** Exercise details **
Only lines with the word "States" belong in the answer; copy them from the records below.

** Record extracts **
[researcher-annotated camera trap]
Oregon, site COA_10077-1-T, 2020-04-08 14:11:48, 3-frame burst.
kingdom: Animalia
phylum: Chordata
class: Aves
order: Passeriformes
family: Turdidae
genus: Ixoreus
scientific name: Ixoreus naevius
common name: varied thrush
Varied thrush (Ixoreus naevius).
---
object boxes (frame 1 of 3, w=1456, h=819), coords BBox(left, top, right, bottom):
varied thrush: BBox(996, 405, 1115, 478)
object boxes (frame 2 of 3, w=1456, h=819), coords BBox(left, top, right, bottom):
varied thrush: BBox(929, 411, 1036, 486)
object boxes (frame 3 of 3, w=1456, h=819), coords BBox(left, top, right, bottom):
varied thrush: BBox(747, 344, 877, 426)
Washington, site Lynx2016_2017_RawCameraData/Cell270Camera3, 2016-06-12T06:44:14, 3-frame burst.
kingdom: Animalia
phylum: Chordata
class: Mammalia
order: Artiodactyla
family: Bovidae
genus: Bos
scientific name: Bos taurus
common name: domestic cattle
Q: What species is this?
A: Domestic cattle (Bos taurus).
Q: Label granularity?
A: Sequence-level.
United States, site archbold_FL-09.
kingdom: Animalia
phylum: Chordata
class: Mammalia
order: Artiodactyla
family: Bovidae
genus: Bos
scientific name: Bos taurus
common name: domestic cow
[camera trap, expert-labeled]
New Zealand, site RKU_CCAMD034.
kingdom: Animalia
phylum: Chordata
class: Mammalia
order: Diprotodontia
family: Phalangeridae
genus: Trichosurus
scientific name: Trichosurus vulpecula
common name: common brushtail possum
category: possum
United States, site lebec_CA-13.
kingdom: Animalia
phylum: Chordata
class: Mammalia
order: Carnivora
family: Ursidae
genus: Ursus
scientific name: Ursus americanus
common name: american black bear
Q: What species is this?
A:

** Final answer **
United States, site archbold_FL-09.
United States, site lebec_CA-13.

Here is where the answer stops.